With the increasing number of biomarkers, NGS allows screening of a large number of patients and markers with a fixed and limited amount of DNA. For NGS using Ion Torrent technology, as little as 1 ng input material is needed, whereas conventional sequencing technologies need 10 to 20 ng per run and marker [57]. As a first step, a DNA library is generated by amplification of the DNA fragments to be sequenced (the gene panel) in a single reaction (sometimes in up to five different tubes) or capture hybridization followed by the amplification of this pre-library either by emulsion PCR (emPCR; e.g., on spheres) or by bridge PCR on solid flow cells [46]. As capture hybridization needs much more input material compared with the panel-amplification approach, the latter is mostly used in the analysis of biomarkers. Ultimately, a single NGS run may comprise many millions or even billions of spatially distributed, clonally amplified amplicons [58]. Custom assays can be developed (AmpliSeq™ for Ion Torrent, GeneRead for Qiagen, TruSeq™ for Illumina) using amplicons designed with a starting size of 150 bp, optimal for FFPE samples. Finally, the quality of the sample can be extremely limited, and strategies have been proposed to identify samples with low probability of success (e.g., the Illumina FFPE QC Kit based on qPCR validation) before any NGS run. This highlights that not all samples are suitable for analysis on these platforms.

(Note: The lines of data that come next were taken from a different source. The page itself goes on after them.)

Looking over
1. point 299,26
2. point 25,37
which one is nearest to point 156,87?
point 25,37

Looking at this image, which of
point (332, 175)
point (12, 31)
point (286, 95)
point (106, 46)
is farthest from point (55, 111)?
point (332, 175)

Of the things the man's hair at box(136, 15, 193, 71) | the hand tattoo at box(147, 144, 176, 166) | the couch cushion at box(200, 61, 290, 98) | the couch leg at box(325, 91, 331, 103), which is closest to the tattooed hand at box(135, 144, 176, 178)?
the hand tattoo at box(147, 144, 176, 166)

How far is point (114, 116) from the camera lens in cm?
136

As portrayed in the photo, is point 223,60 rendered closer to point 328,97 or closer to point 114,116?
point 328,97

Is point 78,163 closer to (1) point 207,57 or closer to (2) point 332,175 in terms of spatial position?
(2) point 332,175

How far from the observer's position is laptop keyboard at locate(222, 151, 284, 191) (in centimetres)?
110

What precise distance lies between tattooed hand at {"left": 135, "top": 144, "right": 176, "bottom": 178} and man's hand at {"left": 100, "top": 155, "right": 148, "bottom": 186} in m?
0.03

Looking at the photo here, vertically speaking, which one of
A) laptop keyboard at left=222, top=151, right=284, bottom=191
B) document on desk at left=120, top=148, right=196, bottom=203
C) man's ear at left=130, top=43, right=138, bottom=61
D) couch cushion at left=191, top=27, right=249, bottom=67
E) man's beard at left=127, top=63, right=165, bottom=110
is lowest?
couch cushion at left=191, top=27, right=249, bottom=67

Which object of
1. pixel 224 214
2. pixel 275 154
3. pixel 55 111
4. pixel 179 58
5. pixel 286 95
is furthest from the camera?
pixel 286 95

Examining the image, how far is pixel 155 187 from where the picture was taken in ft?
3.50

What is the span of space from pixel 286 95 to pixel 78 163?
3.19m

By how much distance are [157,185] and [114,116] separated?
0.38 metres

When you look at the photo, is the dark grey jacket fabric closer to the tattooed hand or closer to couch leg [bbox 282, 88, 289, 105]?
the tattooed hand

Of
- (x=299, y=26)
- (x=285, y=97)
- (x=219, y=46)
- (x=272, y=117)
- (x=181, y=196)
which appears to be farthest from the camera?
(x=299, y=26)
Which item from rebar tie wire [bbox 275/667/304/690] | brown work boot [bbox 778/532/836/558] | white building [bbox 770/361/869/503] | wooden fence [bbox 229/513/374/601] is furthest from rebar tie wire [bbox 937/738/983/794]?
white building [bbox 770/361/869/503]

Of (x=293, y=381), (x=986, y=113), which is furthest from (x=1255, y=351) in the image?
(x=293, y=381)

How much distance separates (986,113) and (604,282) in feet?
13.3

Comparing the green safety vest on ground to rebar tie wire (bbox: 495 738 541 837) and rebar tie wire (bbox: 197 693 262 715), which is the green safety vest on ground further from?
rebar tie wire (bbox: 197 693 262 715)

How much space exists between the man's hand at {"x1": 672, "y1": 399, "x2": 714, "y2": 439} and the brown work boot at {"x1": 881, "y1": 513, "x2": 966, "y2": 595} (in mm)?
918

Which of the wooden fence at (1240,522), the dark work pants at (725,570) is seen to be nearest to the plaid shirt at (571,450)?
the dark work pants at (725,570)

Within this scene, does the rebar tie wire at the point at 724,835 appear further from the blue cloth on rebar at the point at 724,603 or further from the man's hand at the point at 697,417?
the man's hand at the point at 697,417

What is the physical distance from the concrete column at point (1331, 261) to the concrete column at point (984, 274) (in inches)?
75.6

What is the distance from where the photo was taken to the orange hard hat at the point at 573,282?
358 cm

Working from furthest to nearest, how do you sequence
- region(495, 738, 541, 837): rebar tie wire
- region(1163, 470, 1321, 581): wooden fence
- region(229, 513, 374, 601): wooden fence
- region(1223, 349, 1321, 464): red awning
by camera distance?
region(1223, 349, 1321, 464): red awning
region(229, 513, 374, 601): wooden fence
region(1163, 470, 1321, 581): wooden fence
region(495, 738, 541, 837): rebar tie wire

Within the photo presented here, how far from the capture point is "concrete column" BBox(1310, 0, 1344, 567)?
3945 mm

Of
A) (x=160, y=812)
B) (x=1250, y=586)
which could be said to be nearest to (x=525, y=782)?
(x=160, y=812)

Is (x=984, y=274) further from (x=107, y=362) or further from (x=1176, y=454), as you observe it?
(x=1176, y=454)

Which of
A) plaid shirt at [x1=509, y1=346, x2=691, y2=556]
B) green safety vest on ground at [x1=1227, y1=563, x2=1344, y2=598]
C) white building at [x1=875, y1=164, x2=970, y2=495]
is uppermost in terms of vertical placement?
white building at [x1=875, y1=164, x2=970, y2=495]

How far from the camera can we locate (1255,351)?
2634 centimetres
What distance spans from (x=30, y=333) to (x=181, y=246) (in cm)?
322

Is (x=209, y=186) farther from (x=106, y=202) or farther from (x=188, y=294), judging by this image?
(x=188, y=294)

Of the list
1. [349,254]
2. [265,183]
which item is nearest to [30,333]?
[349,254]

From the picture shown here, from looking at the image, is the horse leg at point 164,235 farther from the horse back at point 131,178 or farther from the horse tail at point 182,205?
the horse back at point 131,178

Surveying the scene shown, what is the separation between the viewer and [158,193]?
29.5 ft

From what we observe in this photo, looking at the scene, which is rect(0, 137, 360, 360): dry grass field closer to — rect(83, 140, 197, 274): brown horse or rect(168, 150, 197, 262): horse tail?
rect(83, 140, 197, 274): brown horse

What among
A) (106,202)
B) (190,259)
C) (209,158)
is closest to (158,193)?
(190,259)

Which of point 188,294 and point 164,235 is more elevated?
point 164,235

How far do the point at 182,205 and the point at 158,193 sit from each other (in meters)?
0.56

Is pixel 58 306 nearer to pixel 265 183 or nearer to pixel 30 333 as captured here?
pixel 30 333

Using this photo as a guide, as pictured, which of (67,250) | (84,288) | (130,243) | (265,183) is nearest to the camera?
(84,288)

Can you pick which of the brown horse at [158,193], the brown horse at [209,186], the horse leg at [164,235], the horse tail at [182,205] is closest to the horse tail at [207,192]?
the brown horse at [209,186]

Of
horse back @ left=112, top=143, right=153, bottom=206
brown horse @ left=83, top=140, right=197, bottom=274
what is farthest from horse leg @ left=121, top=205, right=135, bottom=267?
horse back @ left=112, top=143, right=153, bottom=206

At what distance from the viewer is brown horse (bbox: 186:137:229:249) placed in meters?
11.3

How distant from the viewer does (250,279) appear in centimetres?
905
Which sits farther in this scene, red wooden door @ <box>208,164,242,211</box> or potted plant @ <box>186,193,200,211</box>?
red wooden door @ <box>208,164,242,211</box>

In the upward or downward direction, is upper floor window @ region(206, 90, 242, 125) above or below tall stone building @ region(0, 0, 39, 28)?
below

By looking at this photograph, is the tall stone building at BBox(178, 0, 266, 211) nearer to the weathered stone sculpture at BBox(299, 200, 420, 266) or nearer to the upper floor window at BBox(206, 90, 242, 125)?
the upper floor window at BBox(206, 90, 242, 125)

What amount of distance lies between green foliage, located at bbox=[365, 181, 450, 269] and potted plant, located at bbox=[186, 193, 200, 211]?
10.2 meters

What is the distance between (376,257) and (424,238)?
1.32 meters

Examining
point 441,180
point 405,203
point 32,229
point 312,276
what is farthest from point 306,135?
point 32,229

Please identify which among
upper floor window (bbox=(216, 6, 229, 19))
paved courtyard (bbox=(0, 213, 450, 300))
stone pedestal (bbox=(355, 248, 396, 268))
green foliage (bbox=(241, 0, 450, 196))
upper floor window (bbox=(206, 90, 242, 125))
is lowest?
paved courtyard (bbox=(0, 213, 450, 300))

Historically, three principal NGS technologies have been commercially available [58]. The first of these, sequencing-by-ligation, no longer has any clinical application. The second is sequencing-by-synthesis [59], and the third is based on the pyrosequencing approach. As an alternative to pyrophosphate measurement, hydrogen ions/protons can be used as a hydrogen ion is released for each nucleotide incorporated. These can be measured as an induced currency peak on a negatively charged semiconductor, which is the basis of the detection unit or chip. Currently available NGS platforms are summarized in Table 3.[60, 61, 62] Of these, the Illumina MiSeq and Life Technologies’ Ion Torrent Personal Genome Machine™ (PGM™) are the most commonly used in Europe (H. Van Krieken, personal communication), and NGS sequencing methods are expected to replace older methods completely in the coming years.
Table 3

Examples of currently available next-generation sequencing platforms

 

Principle

Amplification

454 (Roche) [60]

Pyrosequencing

Emulsion PCR

Junior (Roche)

Pyrosequencing

Emulsion PCR

HiSeq/MiSeq (Illumina) [61]

Reversible termination

Bridge PCR

Ion Torrent (Life Technologies) [62]

Semiconductor sequencing

Emulsion PCR

PCR polymerase chain reaction

MiSeq (Illumina Sequencing Systems)

MiSeq is based on a sequencing-by-synthesis approach [59], using fluorescently labeled reversible-terminator nucleotides and clonally amplified DNA templates on acrylamide-coated glass flow cells [63]. Originally, MiSeq was developed as a modification of the earlier Genome Analyzer and HiSeq machines and was designed for lower throughput and fast-turnaround appropriate for smaller laboratories and clinical diagnostics. The MiSeqDx is a special type of MiSeq developed for clinical analysis [63, 64]. The error rate of the Illumina technology is estimated to be <0.4 % [63, 65]. More recently, Illumina has introduced the NextSeq system, which is broadly similar to MiSeq, although the run time is faster (12–30 versus 5–55 h for MiSeq) [61].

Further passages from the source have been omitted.